ASML Holding NV (ASML), Europe’s biggest manufacturer of semiconductor equipment, set a mid-2012 target for achieving a 10-fold capacity increase for new technology it’s planning to market this year.
ASML fell in Amsterdam, retreating from the highest price in almost 11 years, after Chief Executive Officer Eric Meurice told analysts that by the summer of 2012, its second-generation extreme ultraviolet lithography systems, or EUV, “must show the proof of the pudding” and process 60 silicon wafers an hour compared with 5 to 7 wafers currently.
The Dutch company, which makes machines that produce chips for Nokia Oyj (NOK1V)’s mobile phones and Apple Inc. (AAPL)’s iPads, has been working on EUV since the late 1990s. ASML expects a “healthy start” to the year, with first-quarter orders forecast to rise from the final three months of last year Meurice said in a statement today.
“EUV may be a slow starter, but once this new technology moves to high volume in 2014-2015, the dominance of ASML will be secured for another 10 years,” Victor Bareno, an analyst at SNS Securities in Amsterdam, said today in a report to clients. Bareno cut his recommendation on ASML to “reduce” from “hold,” saying the stock’s price may already reflect a recovery in technology-industry orders.
ASML fell 3.5 percent to 32.50 euros at the close in Amsterdam, the biggest drop since Aug. 18. The stock, which yesterday was at the highest price since May 23, 2001, was the only decliner today on the BBE European Technology Index (BETECH), where STMicroelectronics NV, Europe’s largest semiconductor maker, led gains.
Fourth-quarter net bookings at ASML, excluding EUV machinery, totaled 710 million euros ($910 million), the company said today. That beat the average estimate of 696 million euros of seven analysts surveyed by Bloomberg. Net income fell 30 percent from a year earlier to 284.7 million euros.
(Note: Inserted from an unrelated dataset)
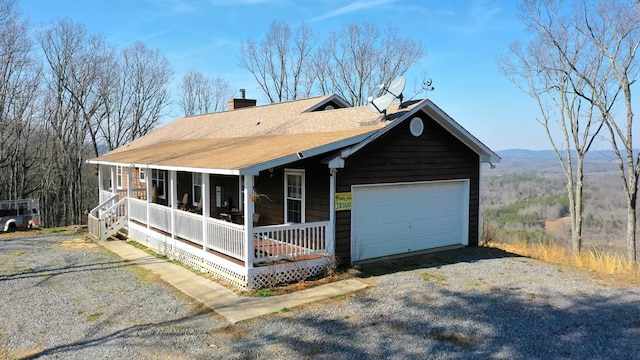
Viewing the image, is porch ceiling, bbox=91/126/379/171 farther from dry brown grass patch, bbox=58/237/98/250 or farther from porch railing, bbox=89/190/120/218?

Profit exceeded the 228 million-euro average of 17 estimates. Sales dropped 20 percent to 1.21 billion euros.
Asian markets accounted for 71 percent of ASML’s fourth- quarter revenue, with the U.S. contributing 24 percent, according to an online presentation. Argon fluoride laser machinery generated 81 percent of sales, with krypton fluoride technology providing 14 percent. Full-year net income jumped 44 percent to 1.47 billion euros as sales rose 25 percent.
First-half revenue will amount to 2.4 billion euros, the company said.
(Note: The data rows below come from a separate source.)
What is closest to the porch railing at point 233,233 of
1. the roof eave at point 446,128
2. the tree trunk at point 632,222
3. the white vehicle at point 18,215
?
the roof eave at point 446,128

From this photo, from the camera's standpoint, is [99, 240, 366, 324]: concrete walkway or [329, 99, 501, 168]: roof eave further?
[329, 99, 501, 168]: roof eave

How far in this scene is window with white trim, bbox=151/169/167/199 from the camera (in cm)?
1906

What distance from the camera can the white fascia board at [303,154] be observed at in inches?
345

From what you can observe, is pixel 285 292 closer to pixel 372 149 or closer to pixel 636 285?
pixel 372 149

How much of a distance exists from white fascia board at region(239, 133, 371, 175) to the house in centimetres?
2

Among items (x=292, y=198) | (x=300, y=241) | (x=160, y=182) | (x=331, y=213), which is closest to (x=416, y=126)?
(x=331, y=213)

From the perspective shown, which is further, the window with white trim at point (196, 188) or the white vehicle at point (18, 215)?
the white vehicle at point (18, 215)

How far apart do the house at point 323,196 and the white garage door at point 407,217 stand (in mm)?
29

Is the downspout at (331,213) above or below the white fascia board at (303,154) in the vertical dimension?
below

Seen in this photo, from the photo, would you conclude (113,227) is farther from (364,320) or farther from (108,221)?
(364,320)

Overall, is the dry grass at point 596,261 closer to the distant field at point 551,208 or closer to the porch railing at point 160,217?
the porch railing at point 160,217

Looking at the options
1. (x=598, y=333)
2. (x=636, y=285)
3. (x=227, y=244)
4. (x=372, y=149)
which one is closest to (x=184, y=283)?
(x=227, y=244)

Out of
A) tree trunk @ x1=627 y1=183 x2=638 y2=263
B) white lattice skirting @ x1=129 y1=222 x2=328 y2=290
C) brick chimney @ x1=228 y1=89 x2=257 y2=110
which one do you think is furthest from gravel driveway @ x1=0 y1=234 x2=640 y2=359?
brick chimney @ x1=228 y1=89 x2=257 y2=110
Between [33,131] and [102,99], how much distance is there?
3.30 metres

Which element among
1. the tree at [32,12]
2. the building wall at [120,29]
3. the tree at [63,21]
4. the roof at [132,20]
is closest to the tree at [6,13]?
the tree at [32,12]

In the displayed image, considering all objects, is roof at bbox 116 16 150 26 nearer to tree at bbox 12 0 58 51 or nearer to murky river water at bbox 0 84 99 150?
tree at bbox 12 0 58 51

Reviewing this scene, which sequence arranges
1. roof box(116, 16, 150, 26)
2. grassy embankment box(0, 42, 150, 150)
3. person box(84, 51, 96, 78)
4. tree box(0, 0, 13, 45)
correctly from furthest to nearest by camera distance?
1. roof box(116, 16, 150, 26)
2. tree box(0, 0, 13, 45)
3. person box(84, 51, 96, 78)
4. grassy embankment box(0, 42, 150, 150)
Orders from outside Europe will sustain growth and make up for any slowdown in the region amid the sovereign-debt crisis, Chief Financial Officer Peter Wennink said in an interview at company headquarters in Veldhoven, Netherlands. An economic decline in Europe probably won’t extend to the technology industry, unlike the global recession and credit crunch that followed the collapse of Lehman Brothers Holdings Inc. in 2008.
“The situation today differs a lot from when Lehman fell,” Wennink said. “Back then, people didn’t want to spend any money for fear money at the bank would disappear.”
ASML said it’s continuing to “make progress in bringing EUV technology to the market.” The company has won orders for 11 volume-production EUV systems costing 75 million euros a unit, Wennink said today at a press conference.